Als ich das nächste mal aufwache Donnern Fäuste auf meine Zimmertür ein und ich schrecke aus dem Schlaf hoch. Wer zum Teufel ist das?
»Mach sofort die Tür auf Ludmila!«, wütet mein Vater von der anderen Seite. Panik kriecht durch meinen Körper, mein Herz macht einen verräterischen Satz. Gott, was hat er nun wieder vor? Seine Stimme war so eisig das mir bereits das Blut in den Adern gefriert.
»LUDMILA!«
Ich springe aus meinem Bett und eile auf die Tür zu, bevor er sie mir noch eintritt. Kaum habe ich den Schlüssel im Schloss gedreht wirft er sie auf und sie prallt krachend gegen die Wand. Zurücktretend Taste ich nach etwas an dem ich halt finden kann. Die zornigen Augen meines Vaters legen sich auf mich. Er trägt einen schwarzen Anzug, goldene Ringe und eine passende Halskette, die ihn wie ein Zuhälter aussehen lassen. Ich bin mir sicher das er es auch ist. Ich wusste nie viel über die Machenschaften meiner Familie, aber eines ist sicher; da läuft ein mieses Spiel ab. Irgendwann werde ich in Erfahrung bringen was er tut, und dann gehe ich damit zu Polizei. Fraglich ist nur ob die mir helfen. Ich weiß das es eine Menge Polizisten in der Stadt gibt die für ihn arbeiten. Er muss ihnen viel Geld bezahlen damit sie sich auf seine illegalen Spielchen einlassen.

»Ja?«, frage ich atemlos und baue Augenkontakt auf. Es ist so verdammt schwer ihm standzuhalten, denn seine Augen sind wie der einer Schlange.
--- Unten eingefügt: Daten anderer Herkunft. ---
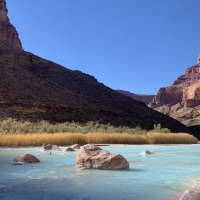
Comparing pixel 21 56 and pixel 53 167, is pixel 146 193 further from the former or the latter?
pixel 21 56

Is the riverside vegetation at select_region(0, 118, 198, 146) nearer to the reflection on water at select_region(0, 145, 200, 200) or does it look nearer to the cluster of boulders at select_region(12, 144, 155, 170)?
the reflection on water at select_region(0, 145, 200, 200)

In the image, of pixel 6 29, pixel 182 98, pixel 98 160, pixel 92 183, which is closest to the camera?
pixel 92 183

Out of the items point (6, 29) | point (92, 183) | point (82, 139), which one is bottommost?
point (92, 183)

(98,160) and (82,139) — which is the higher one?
(82,139)

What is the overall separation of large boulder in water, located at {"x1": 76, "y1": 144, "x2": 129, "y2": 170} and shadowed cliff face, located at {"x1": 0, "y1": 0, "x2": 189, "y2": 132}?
80.0ft

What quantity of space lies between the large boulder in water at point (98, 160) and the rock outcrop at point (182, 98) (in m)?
81.3

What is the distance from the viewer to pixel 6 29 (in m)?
92.7

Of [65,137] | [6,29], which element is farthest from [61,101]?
[6,29]

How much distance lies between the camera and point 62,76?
59375 millimetres

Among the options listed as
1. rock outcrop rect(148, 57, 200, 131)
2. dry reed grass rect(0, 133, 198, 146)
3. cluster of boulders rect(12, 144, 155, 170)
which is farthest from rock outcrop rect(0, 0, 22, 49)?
cluster of boulders rect(12, 144, 155, 170)

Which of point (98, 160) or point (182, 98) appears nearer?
point (98, 160)

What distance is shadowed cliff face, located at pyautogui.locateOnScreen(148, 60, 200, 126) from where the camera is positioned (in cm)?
10150

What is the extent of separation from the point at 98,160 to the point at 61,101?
34.3 metres

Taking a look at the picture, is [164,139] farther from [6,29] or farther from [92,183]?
[6,29]
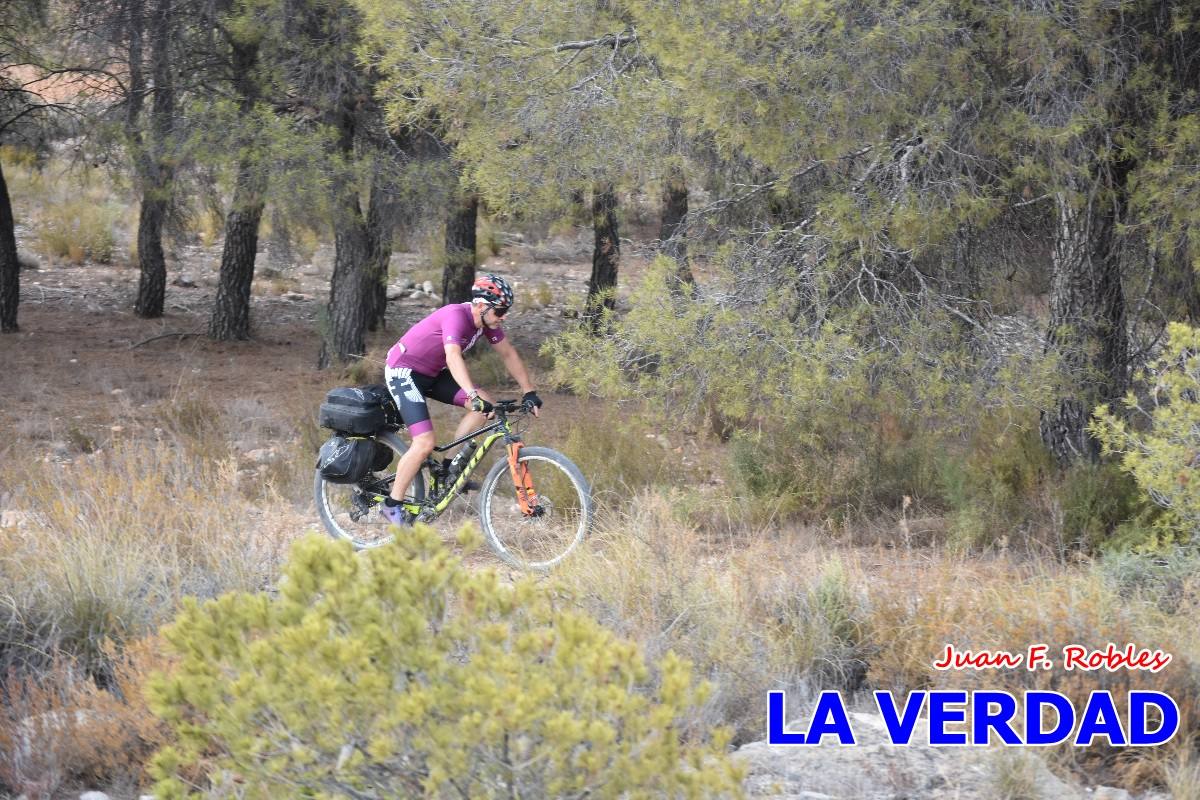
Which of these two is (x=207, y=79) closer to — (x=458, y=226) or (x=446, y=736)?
(x=458, y=226)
Er schnalzt mit der Zunge und mustert mich Zähne zeigend. »Zieh dir etwas an das weniger Obdachlose schreit, und dann kommt nach unten, wir essen heute Abend gemeinsam«, kündigt er bissig an und rümpft seine Nase im gehen. Fassungslos schaue ich an mir hinab. Obdachlose? Wut und Ärger staut sich in mir auf. Ich hasse ihn so sehr...
Aber das Essen mit ihm macht mir viel zu sehr Angst, als noch länger über all das nachdenken zu können. Ich verriegle die Tür erneut, dabei entgegen mir nicht die zwei Männer die meine Tür im Flur stehend flankieren. Mein Vater will nicht das ich das Zimmer verlasse. Also bin ich eine Gefangene, obwohl er mich bereits in diesem Haus festhält. Ein kleinerer Käfig für meinen bestehenden Käfig. Er ist krank und widerwärtig. Ich weiß nicht über was er mit mir sprechen will, kann nur beten das er nicht herausgefunden hat mit wem ich die letzte Woche verbracht habe, denn dann wird er auch Fergus versuchen wehzutun. Das werde ich nie zulassen. Eher ramme ich ihm sein Butterflymesser direkt in den Augapfel.